→ **EXTRAIT DE PAGE**:
::::::
Les attentes des travailleurs, et particulièrement des jeunes, ont changé. Il ne s'agit pas seulement d'un accroissement du pouvoir de négociation des salariés dû à la conjoncture économique, mais plutôt de ce que les économistes appelleraient un choc de préférences, souligne Claudia Senik.
« L'incertitude à l'égard de l'avenir pousse également les jeunes à exiger un sens immédiat à leur travail, qui ne peut plus être considéré comme un sacrifice de leur temps. »
Pourquoi est-il si difficile d'attirer et de retenir les jeunes dans l'entreprise ? Quelles sont les attentes des nouvelles générations vis-à-vis du travail ? Les études sur le sujet pointent vers un nouveau rapport à l'avenir, un attachement à l'autonomie et une réappropriation de la gestion de son temps.
::::::
→ **DONNÉES AFFICHÉES**:
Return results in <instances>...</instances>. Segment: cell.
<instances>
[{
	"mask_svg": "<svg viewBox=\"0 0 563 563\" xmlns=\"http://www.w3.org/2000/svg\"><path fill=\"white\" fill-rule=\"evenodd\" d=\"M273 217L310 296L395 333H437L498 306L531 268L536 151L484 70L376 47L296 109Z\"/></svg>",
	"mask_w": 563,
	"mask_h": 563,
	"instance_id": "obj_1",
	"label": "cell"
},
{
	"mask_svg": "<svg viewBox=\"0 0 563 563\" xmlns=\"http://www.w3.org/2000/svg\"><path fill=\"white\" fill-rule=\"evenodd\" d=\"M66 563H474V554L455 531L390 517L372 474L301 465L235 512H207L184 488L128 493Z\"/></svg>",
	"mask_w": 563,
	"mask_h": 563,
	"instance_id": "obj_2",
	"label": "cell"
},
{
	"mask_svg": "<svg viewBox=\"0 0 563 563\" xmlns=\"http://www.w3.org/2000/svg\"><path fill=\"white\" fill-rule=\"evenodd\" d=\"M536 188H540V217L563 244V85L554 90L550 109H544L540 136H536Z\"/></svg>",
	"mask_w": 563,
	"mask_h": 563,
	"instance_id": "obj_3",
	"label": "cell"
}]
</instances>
::::::
→ **CONSIGNE 1**:
D'après l'extrait sur les attentes des jeunes au travail, vers quoi pointent les études sur le sujet ?
→ **CONSIGNE 2**:
Recopiez le passage de l'extrait sur les attentes des jeunes au travail qui commence par « Les attentes des travailleurs, et » et se termine par « souligne Claudia Senik. ».

→ **RÉPONSE 1**:
Vers un nouveau rapport à l'avenir, un attachement à l'autonomie et une réappropriation de la gestion de son temps.

→ **RÉPONSE 2**:
Les attentes des travailleurs, et particulièrement des jeunes, ont changé. Il ne s'agit pas seulement d'un accroissement du pouvoir de négociation des salariés dû à la conjoncture économique, mais plutôt de ce que les économistes appelleraient un choc de préférences, souligne Claudia Senik.